Tuesday, February 17, 2009

Our Man in Havana



Last night I viewed via YouTube yet another Alec Guinness comedy, Carol Reed's film of Graham Greene's Our Man in Havana (1959). The team that brought us The Third Man re-unites for a spy satire of decidedly mixed quality. What it does well it does well, but it has a number of serious flaws that prevent it from being a great film.

The film's plot, set in pre-Castro Cuba, involves Jim Wormold (Alec Guinness), a successful vacuum cleaner salesman struggling to support his frivilous daughter Milly (Jo Morrow). He wishes for more money to send Milly away from Cuba, which is beginning to convulse with revolutionary chaos, and so accepts (albeit reluctantly) the offer a shady Englishman (Noel Coward) to work as MI6's agent in Havana. Jim accepts, feeding MI6 bogus information about Cuban military build-up while accepting their payment, but finds he's playing a very dangeorus game when one of his "agents" is murdered by shady forces, followed by friend, German scientist Dr. Hasselbacher (Burl Ives). With the help of his daughter and secretary (Maureen O'Hara), Wormold tries to escape Cuba and worm his way out of his web of deceit before it's too late.

Our Man in Havana has the trappings of being a great film.

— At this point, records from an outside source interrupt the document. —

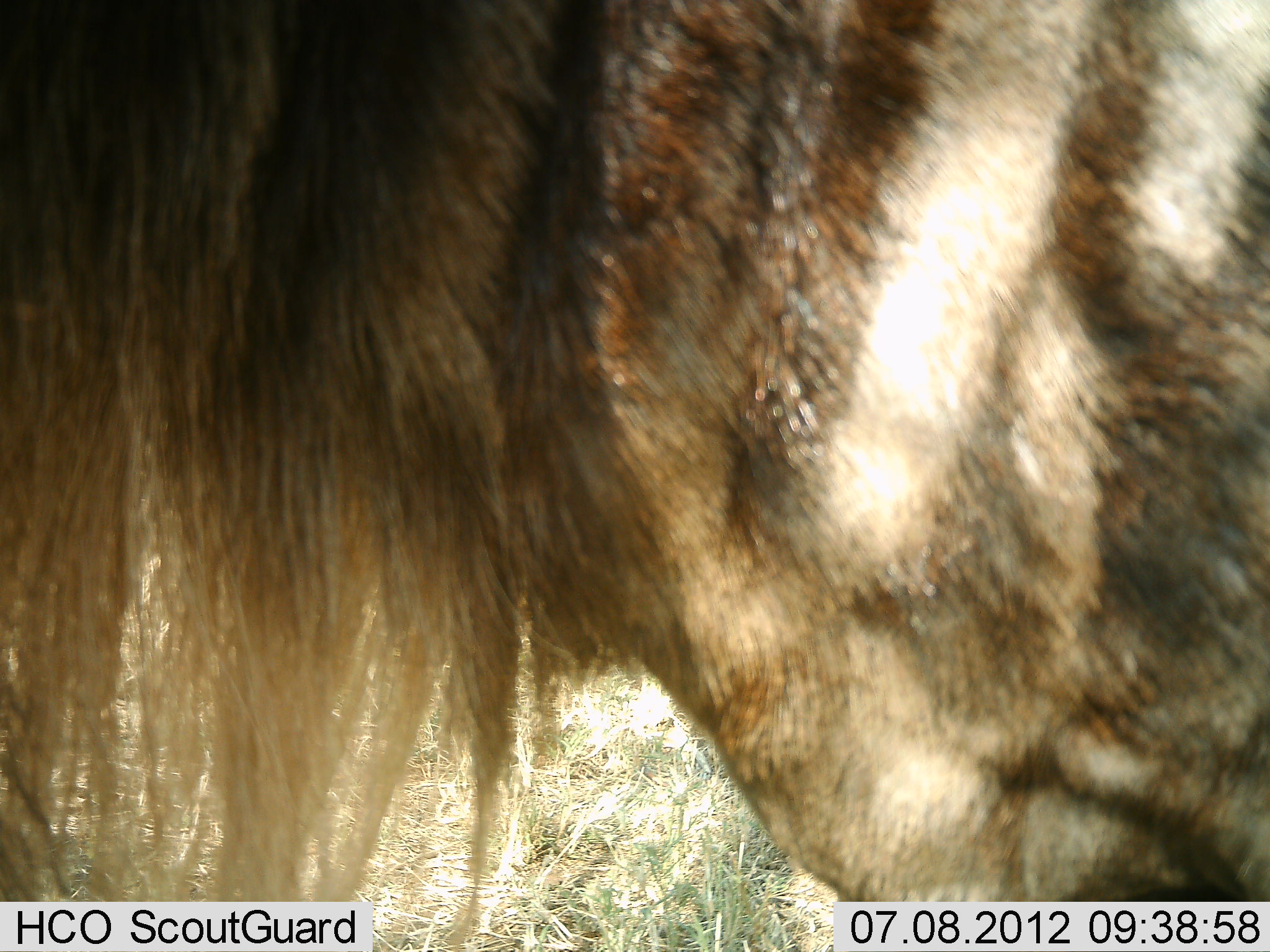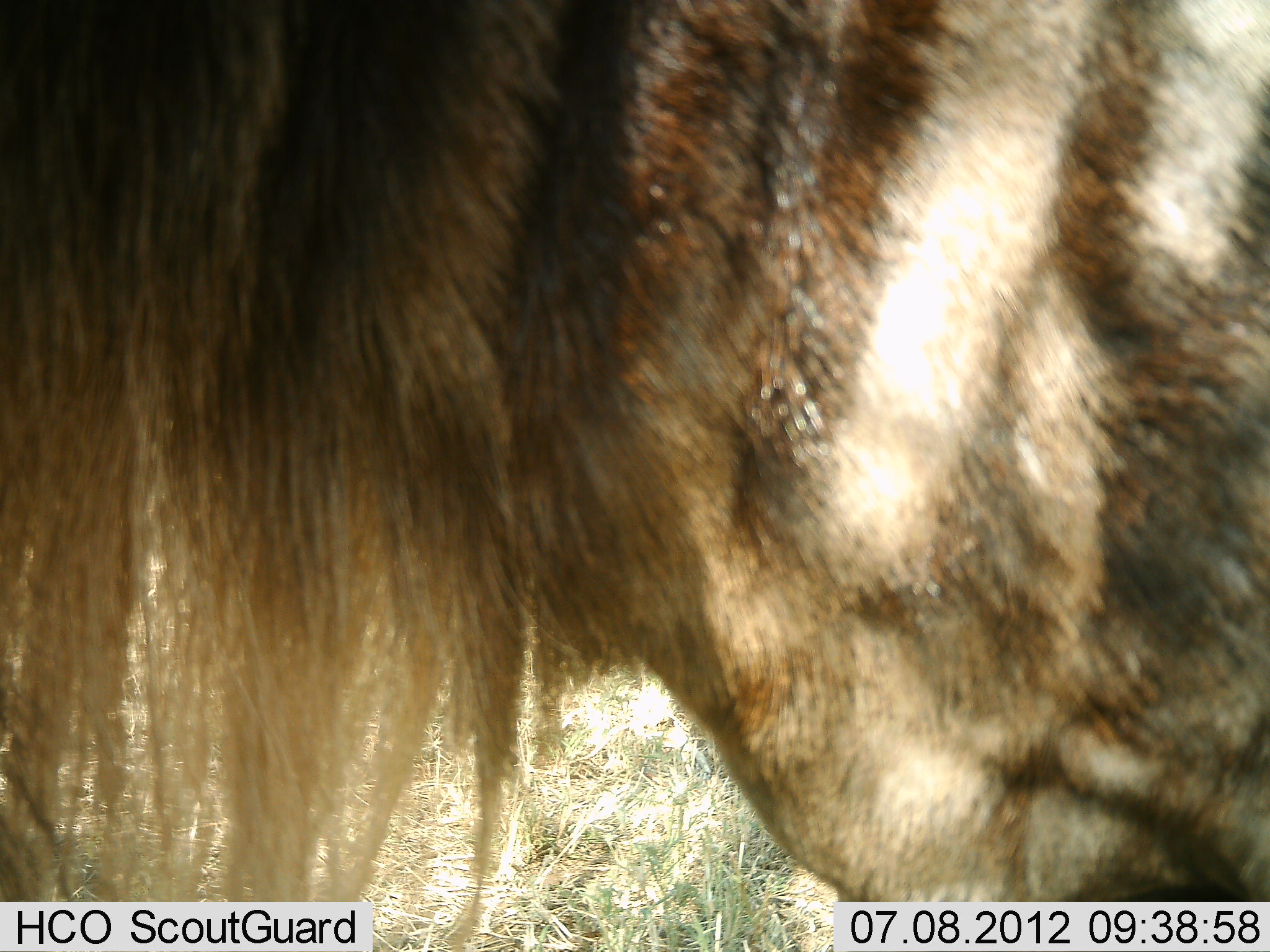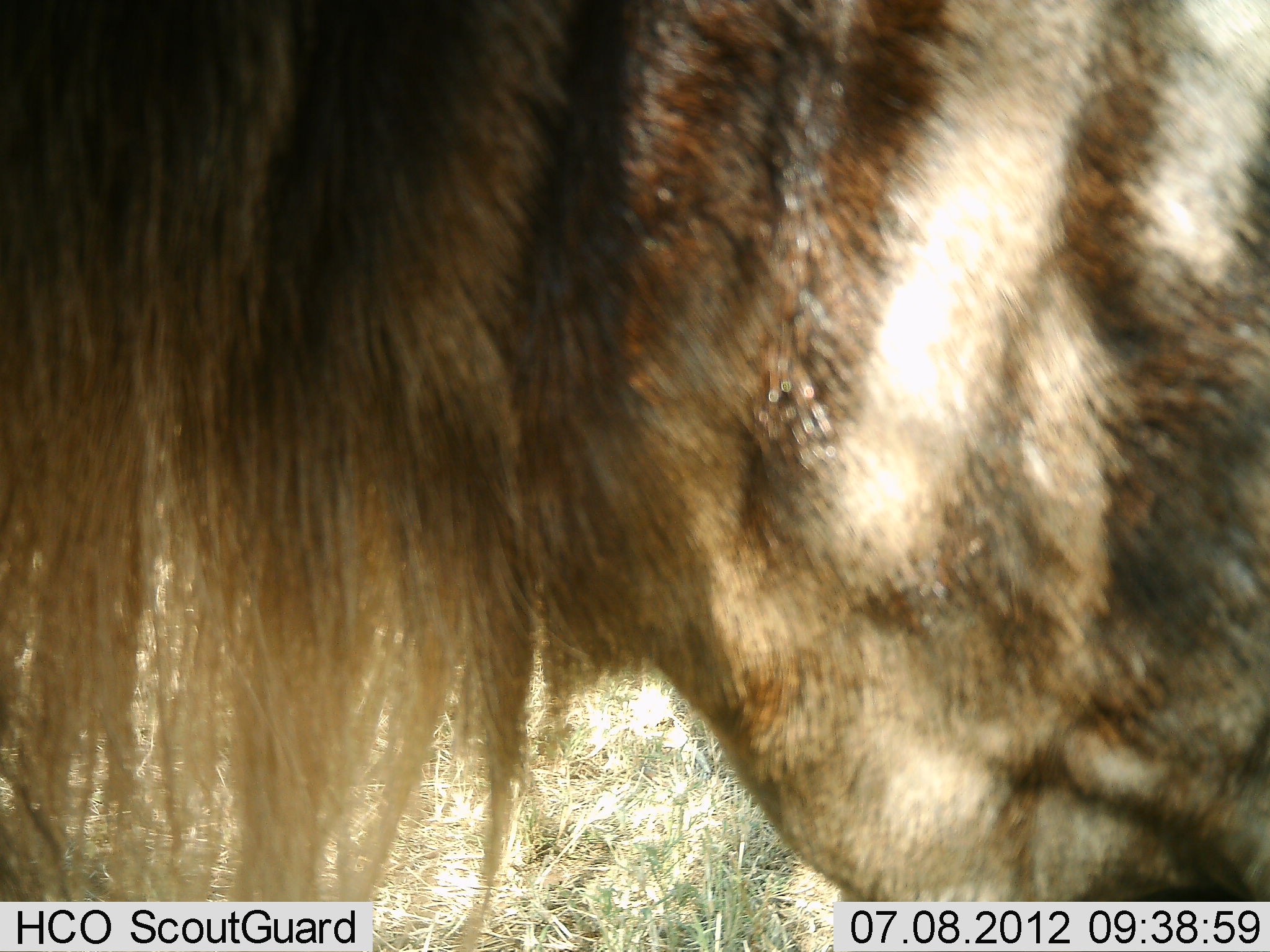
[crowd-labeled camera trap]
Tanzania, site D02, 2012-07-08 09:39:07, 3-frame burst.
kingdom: Animalia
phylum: Chordata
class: Mammalia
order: Artiodactyla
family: Bovidae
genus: Connochaetes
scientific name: Connochaetes taurinus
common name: blue wildebeest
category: wildebeest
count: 1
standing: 90%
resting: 0%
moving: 10%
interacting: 0%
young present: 0%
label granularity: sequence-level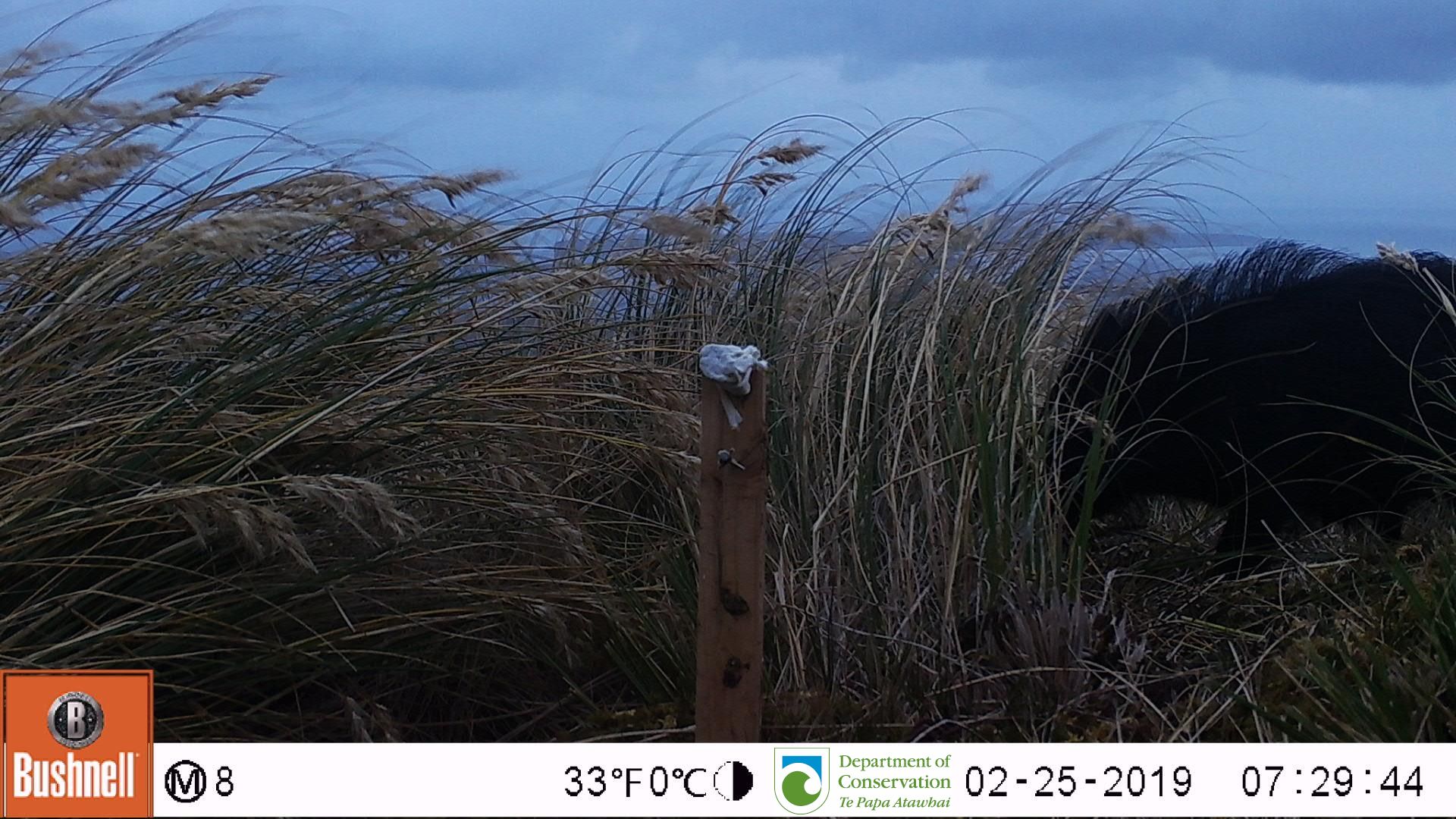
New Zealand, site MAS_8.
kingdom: Animalia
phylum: Chordata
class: Mammalia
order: Artiodactyla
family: Suidae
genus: Sus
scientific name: Sus scrofa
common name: pig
Pig (Sus scrofa).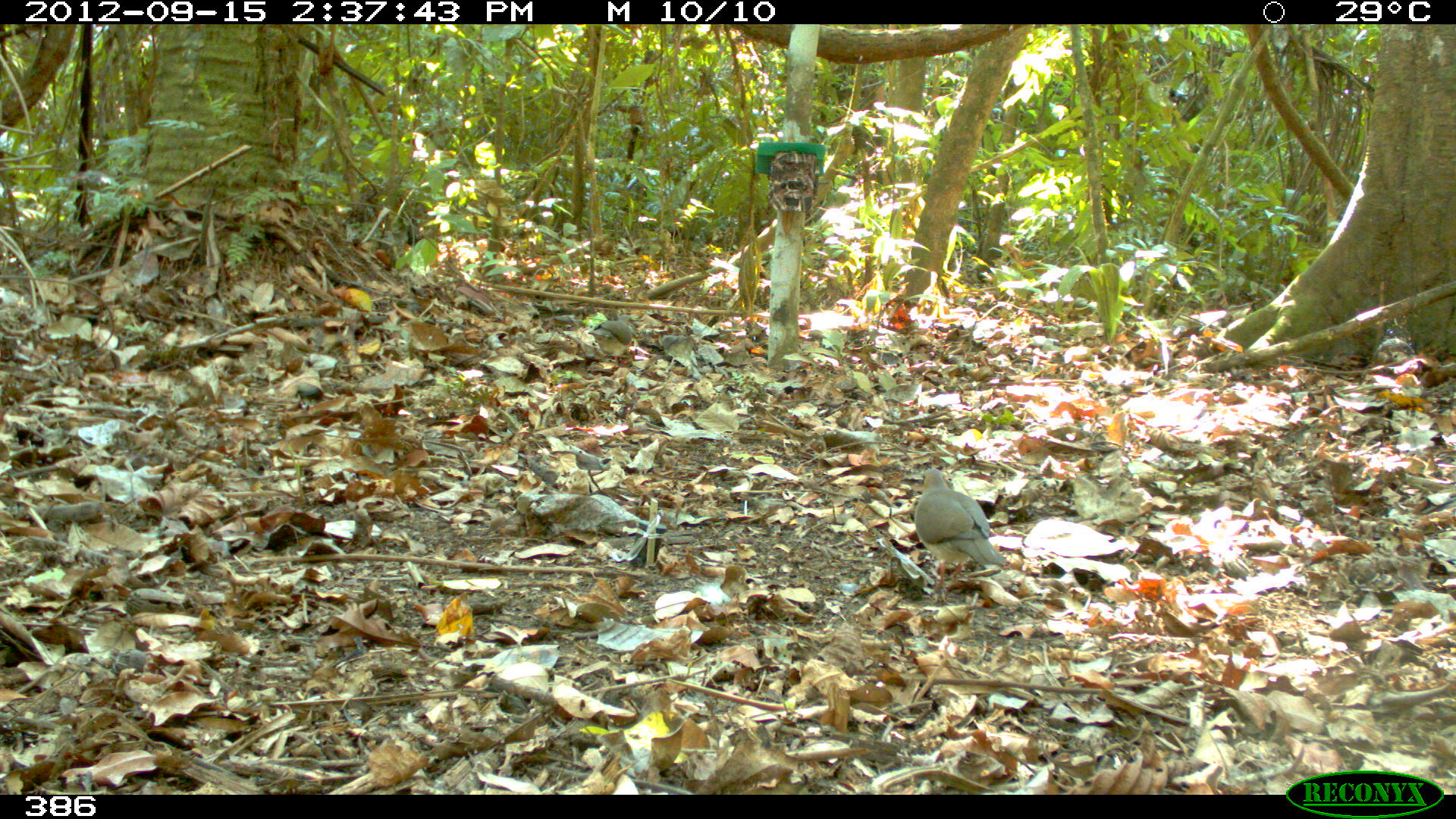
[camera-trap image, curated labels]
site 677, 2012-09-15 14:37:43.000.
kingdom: Animalia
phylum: Chordata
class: Aves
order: Columbiformes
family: Columbidae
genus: Leptotila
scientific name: Leptotila rufaxilla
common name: gray-fronted dove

Greene and Reed proved with The Third Man that they could combine cynical humor, hard-boiled espionage and stylish direction into a top-notch film, but this movie doesn't have what it needs to go that extra mile and become a true classics.

One of the film's biggest failings is in its lack of seriousness. The film is at its best during the lighter segments; the early scenes are right out of an Ealing Comedy (with the not-Ealing, but Ealing-esque Captain's Paradise being the most pertinent comparison), with rather broad verbal and character humor and nice location work in actual Havana locations. The movie has some great moments, especially Guinness's drawings of Cuban defense installations (which completely flummox his MI6 handlers), Guinness playing alcoholic chess with Kovacs, and especially Coward "propositioning" Guinness in a pub while recruitng him (an extremely risque scene, all the funnier to those familiar with the actor's private lives).

This part is all well and good, but the movie is clearly trying to be more than just a flippant, whimsical comedy, and its transitions to seriousness (or at least dark, caustic satire) towards the end just don't work. Alec Guinness is believable as a mild-mannered, flustered and gleefully duplictious false agent but not as the tough guy the script requires him to be towards the end, and he fails to spark much chemistry with Maureen O'Hara, badly underused as his loyal secretary. The movie fails to bring an appropriate sense of menace given its dark undertones and subject matter, and the movie is Hitchcockian in its maddening vagueness as to who, exactly, is our hero's adversary. Captain Segura is vaguely menacing but is portrayed as more of a bumbler than a real menace, and we see little or nothing of the oppressive Batista regime so often referenced in the script (perhaps understandable since it was filmed on location in Cuba). As a comedy it works well, but it's too broad, vague and flippant to have much impact as satire of Cold War politics or espionage.

Technically the film is well-done but not overly impressive. There is nice location photography, but only a few strongly shot moments - the movie is pretty much routine coverage, and doesn't even approach Reed's work on The Third Man. Frank Denis's score is pretty routine and doesn't contribute a whole lot to the film.

The movie assembles a cast of great British and American talent. Surprisingly, Alec Guinness gives a fairly weak performance; he seems overwhelmed by the twisting, turning plot twists and tonal shifts. Because he's Alec Guinness he gets a few laughs and strong moments but he doesn't own the film the way he does, say, The Lavender Hill Mob or The Captain's Paradise or The Horse's Mouth. More effective is the supporting cast. Although Maureen O'Hara is largely wasted, there are fine turns by Burl Ives as Dr. Hasselbacher, giving a strong straight performance, an amusing turn by Ernie Kovacs as Guinness's Cuban adversary, Paul Rogers as a duplictious double agent, and fine supporting turns by old pros Noel Coward and Ralph Richardson as Wormold's flustered MI6 handlers.

So, Our Man in Havana is a fun but mostly disposable entry in Guinness's and Reed's careers - worth a look for a few laughs, but nothing overly special.